(Beginning of Listed entries)

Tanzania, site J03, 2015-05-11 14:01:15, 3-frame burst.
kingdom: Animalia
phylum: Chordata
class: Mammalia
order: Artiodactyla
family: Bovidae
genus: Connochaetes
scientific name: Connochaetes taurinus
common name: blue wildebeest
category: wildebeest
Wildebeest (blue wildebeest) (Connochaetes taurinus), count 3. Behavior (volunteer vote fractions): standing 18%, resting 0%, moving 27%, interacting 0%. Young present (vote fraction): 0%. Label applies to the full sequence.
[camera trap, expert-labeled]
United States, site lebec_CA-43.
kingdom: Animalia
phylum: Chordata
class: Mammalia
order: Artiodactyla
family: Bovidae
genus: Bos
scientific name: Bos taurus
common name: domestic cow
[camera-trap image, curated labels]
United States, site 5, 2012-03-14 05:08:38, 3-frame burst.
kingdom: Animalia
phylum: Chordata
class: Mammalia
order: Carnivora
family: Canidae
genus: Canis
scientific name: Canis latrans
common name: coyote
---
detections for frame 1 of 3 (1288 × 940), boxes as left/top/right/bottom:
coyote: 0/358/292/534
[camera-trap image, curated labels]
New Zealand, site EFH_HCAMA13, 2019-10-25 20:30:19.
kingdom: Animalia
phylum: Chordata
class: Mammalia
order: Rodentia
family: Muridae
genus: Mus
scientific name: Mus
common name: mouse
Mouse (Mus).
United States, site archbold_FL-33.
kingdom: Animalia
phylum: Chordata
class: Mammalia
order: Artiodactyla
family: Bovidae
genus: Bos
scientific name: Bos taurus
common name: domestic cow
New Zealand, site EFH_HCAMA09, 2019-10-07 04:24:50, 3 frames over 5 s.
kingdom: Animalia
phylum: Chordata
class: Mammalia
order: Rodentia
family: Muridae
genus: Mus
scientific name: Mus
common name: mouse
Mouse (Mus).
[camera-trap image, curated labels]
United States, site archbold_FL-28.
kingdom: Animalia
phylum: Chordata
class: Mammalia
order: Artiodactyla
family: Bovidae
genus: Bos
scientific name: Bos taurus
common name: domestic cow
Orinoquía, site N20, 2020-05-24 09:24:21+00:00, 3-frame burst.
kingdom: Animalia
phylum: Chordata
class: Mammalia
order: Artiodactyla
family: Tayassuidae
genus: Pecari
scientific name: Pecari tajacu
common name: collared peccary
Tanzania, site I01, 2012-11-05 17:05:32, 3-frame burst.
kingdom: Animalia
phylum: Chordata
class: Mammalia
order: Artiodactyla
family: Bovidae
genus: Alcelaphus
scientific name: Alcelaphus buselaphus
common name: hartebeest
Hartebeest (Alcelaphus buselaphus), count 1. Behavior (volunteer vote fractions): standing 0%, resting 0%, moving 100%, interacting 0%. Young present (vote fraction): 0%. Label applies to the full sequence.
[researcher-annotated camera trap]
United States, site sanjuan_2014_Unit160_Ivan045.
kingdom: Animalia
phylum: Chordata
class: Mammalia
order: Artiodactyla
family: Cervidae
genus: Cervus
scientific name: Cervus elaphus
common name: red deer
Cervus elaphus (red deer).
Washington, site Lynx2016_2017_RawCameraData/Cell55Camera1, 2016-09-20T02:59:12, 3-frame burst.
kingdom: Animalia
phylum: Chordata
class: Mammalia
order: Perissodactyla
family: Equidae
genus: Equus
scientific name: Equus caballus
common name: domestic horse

(End of Listed entries)

Work task: The entries above hold a line with "genus: Pecari" and a later line with "scientific name: Alcelaphus buselaphus". Write out exactly those lines and all lines between, nothing more.

Result below:
genus: Pecari
scientific name: Pecari tajacu
common name: collared peccary
Tanzania, site I01, 2012-11-05 17:05:32, 3-frame burst.
kingdom: Animalia
phylum: Chordata
class: Mammalia
order: Artiodactyla
family: Bovidae
genus: Alcelaphus
scientific name: Alcelaphus buselaphus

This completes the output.